** Start of EXCERPT PROVIDED **
This is what gives Lisp murky semantics; you need something (quote) to do nothing, while having nothing (no quote) does something (evaluate).

Lisp lacks referential transparency, even without the use of variables. An evaluated term can be evaluated again, yielding something different.

> Where/how does that become λ 1 again?

By decoding it, which is what mostly what the LC self-interpreter does, as detailed on pages 6,7 of [1].

[1] https://tromp.github.io/cl/LC.pdf

> An evaluated term can be evaluated again, yielding something different.

Yes, and a Mogensen-Scott encoding can be Mogensen-Scott-encoded again, requiring two rounds of decoding, and so on.

Multiple rounds of encoding and evaluation seem inescapable of you have the entanglement of homoiconicity.

The quote operator in Lisp is designed exactly right.

In mathematics there are literals like the number 3 or the set {}. These objects stand for themselves and are not understood as requiring any calculation: they just are.

Symbols like x do not stand for themselves. If you want to talk about x literally as the symbol object, it is inescapable that there is some quoting operator to indicate that the usual semantics of x denoting something else do not apply. (Oxford's A Dictionary of Computer Science has a definition of literal which acknowledges this very issue.)

Literals being constants, it means that when they are concretely implemented in a computer, in the best possible way, they do nothing other than trivially reproduce a canned value that already exists before the program starts.

A quote operator that doesn't work on arbitrary lambda terms is not correct. It doesn't meet the definition of quoting.
** End of EXCERPT PROVIDED **
** Start of SUPPLIED MATERIAL **
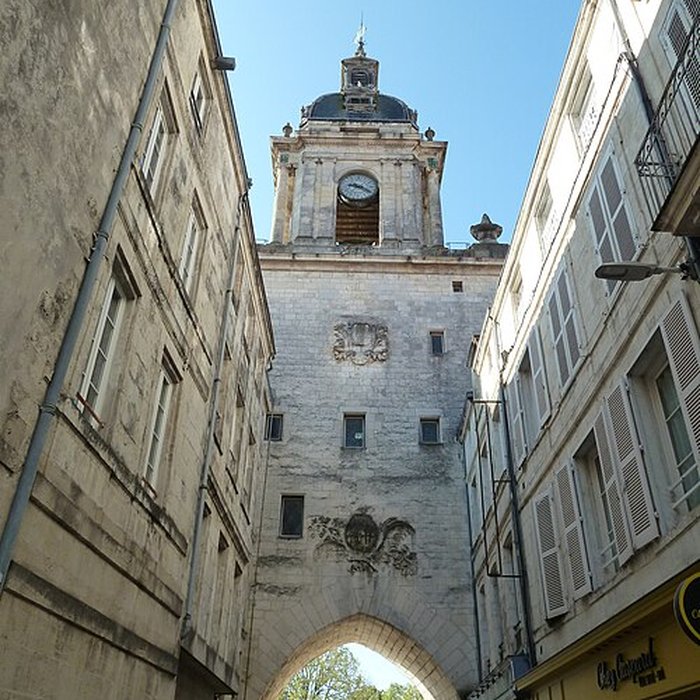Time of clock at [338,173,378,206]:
** End of SUPPLIED MATERIAL **
** Start of SUPPLIED MATERIAL **
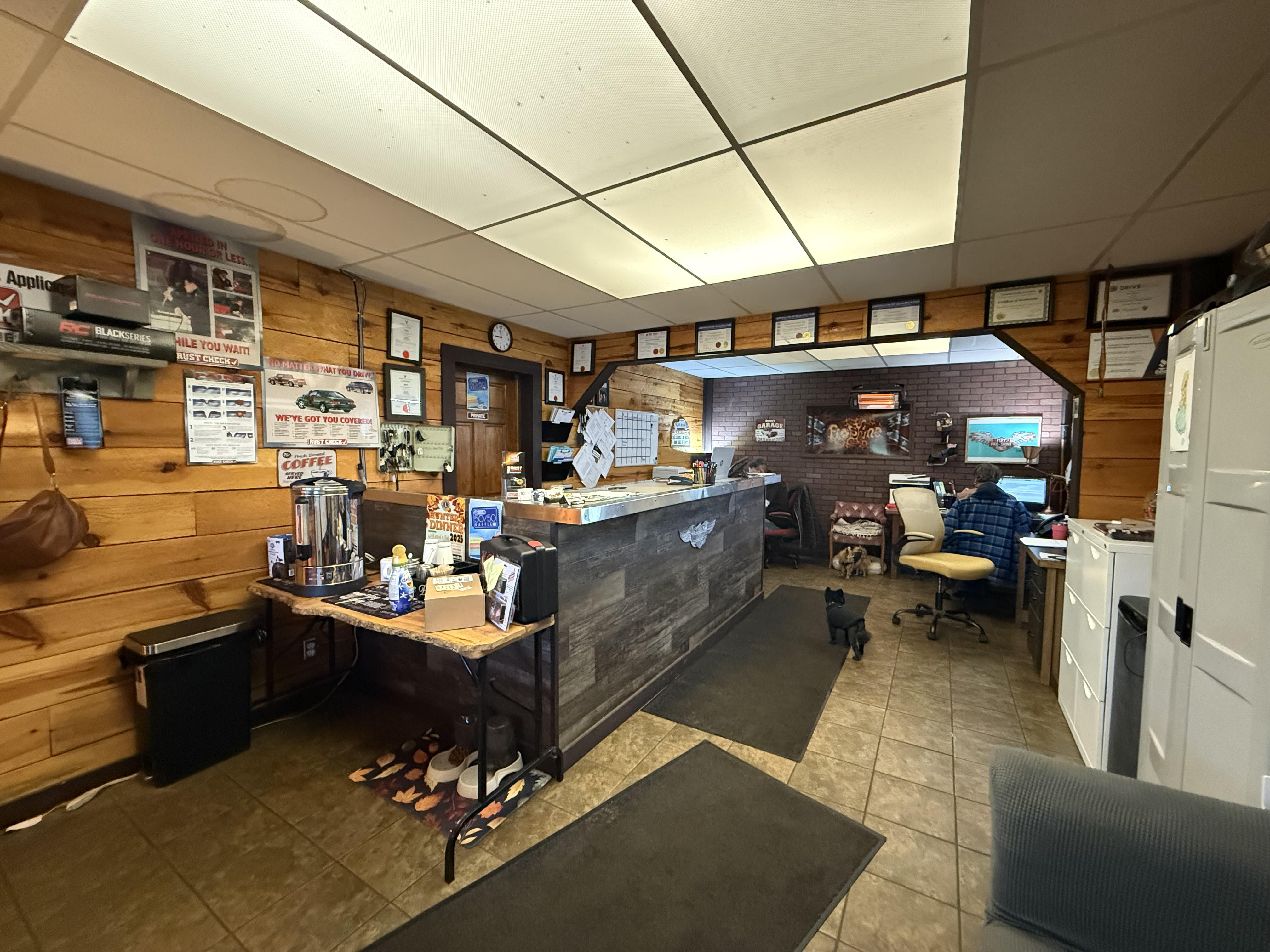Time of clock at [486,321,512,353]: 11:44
** End of SUPPLIED MATERIAL **
◆ WHAT YOU WILL DO
a - Answer these questions from the forum excerpt:
(i) What does Lisp lack, even without the use of variables?
(ii) On which pages of [1] is the decoding by the LC self-interpreter detailed?
(iii) Which two literals from mathematics are given as examples?
b - Reproduce the part of the forum excerpt starting at "[1] https://tromp.github.io/cl/LC.pdf" and ending at "entanglement of homoiconicity.", word for word.

◆ RESPONSES BY TASK
a -
(i) Referential transparency.
(ii) Pages 6 and 7.
(iii) The number 3 and the set {}.

b -
[1] https://tromp.github.io/cl/LC.pdf

> An evaluated term can be evaluated again, yielding something different.

Yes, and a Mogensen-Scott encoding can be Mogensen-Scott-encoded again, requiring two rounds of decoding, and so on.

Multiple rounds of encoding and evaluation seem inescapable of you have the entanglement of homoiconicity.